Уильям Гибсон, ныне автор «Распознавания образов», несомненно, чаще иллюстрировал другой неологизм, «киберпространство», с его внутренней сетью глобальной коммуникации и информации, чем предметный мир современной коммодификации, через который осторожно пробирается последний роман[130]. Конечно, Стерлинг прославил хакеров, героических пиратов киберпространства, но без трагической интенсивности Гибсона, изображая их как чудаков и маргиналов новых грядущих фронтиров. Порывистость и экзальтированность его книг, в целом чуждые более холодному Гибсону, всегда казались мне проистекающими как из глобального предпринимательства и погоней за деньгами, так и из паранойи.
Но эта возбужденность выражает также истину зарождающейся глобализации, и здесь, чтобы отдать Стерлингу должное, невозможно ограничиться одним абзацем или упоминанием в скобках. Его романы часто фрагментарны, но рассказы, подобные тем, что собраны в сборнике «Старомодное будущее», – подлинные артефакты постмодернизма и настоящие маленькие шедевры, предлагающие своего рода «непутевые заметки» по новым перевалочным пунктам глобального мира и раскрывающие острые диссонансы между колоритными путешественниками и городами будущего, в которых они внезапно себя обнаруживают. Это, конечно же, Токио (Токио сейчас и навсегда!), в котором японо-американский федеральный прокурор из Провиденса, штат Род-Айленд, оказывается втянутым в заговор, организованный с помощью керамических кошачьих фигурок; но также и Калифорния злополучных изобретателей, где новая технология производства искусственных (воздушных) медуз угрожает превратить всю нефть, оставшуюся в техасских месторождениях, в огромное количество бесполезной протоплазмы. Финляндия, предсказуемо благоприятное место для встреч террористов 1960-х годов и бывших сотрудников КГБ, а также суровых молодых экологических националистов, ветеранов промышленного шпионажа и пожилого финского автора детских книг, пользующегося огромной популярностью в Японии[131].

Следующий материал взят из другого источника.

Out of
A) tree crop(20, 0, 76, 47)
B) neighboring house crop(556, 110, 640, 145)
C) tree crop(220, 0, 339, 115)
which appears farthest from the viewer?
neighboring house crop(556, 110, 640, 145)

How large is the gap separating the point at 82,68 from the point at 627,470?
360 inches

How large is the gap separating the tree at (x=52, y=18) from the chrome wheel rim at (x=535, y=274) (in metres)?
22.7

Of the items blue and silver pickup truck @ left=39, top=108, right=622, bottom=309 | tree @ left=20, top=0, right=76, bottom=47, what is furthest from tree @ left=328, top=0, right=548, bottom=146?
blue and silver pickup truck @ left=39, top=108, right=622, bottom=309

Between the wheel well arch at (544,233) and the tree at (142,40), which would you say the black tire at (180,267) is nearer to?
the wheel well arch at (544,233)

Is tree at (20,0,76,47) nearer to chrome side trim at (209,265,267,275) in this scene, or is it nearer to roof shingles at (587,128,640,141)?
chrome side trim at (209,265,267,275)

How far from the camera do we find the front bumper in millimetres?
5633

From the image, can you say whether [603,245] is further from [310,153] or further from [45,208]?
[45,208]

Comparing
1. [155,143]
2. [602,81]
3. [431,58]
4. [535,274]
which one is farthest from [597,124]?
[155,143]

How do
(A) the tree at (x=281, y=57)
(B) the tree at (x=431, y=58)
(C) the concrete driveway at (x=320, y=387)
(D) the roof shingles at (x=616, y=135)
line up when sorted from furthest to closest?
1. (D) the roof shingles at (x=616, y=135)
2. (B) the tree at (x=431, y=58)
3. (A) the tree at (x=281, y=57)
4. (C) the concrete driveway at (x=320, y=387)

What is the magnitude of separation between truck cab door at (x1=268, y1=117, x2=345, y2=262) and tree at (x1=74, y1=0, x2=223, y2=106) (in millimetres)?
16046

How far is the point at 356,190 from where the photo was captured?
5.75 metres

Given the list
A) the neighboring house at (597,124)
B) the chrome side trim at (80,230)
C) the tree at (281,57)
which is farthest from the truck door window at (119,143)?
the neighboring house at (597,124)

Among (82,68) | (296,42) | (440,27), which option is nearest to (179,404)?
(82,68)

Тем временем актерам Болливуда, скрывающимся от индийской налоговой системы, посчастливилось попасть на самое большое массовое захоронение в истории, в Болтоне, в Англии, опустошенной чумой и пригодной теперь только для дешевых натурных съемок; в то время как в Германии, в Дюссельдорфе, исследуется новая традиция «Переворота»[132], в котором – на глазах продавца «специфика» из Чаттануги – все разрушительные коллективные движения того времени, от футбольных хулиганов до антимодернистского морального большинства, периодически совпадают в ритуальной «турбулентности». А Чаттануга с ее сгоревшей мегаструктурой будущего в центре города, ставшая крысиным гнездом сквоттеров, служит сценой для более сложной и примечательной встречи: между десексуализированным велосипедным мастером (в этом будущем распространились новые гендерные движения, в том числе «Освобождение от секса», искусственно уничтожающее половое влечение) и частной полицией давно занимающего свой пост сенатора, ныне впавшего в слабоумие, чья искусственная замена личности с помощью видеоробота рискует быть разоблаченной из-за нежелательной почтовой посылки. Наконец, классическая научная фантастика возвращается вместе с охотниками за головами XXI века, находящими в центрально-азиатской пустыне огромную искусственную подземную пещеру, в которой Зона (новейшая форма старой Восточно-азиатской сферы сопроцветания, ныне управляемой Китаем) разместила три человеческих сообщества мирового масштаба в качестве эксперимента по проверке жизнеспособности космических полетов продолжительностью четыреста лет. Я лишь вскользь упомянул о некоторых диковинных научно-фантастических технологиях, которые появляются в этих рассказах как нечто само собой разумеющееся: гораздо важнее приоритеты глобального киберпанка, в котором технологические спекуляции и фантазии старого тоффлеровского[133] толка уступают место исторически более оригинальной литературной задаче – составлению карты нового геополитического Воображаемого.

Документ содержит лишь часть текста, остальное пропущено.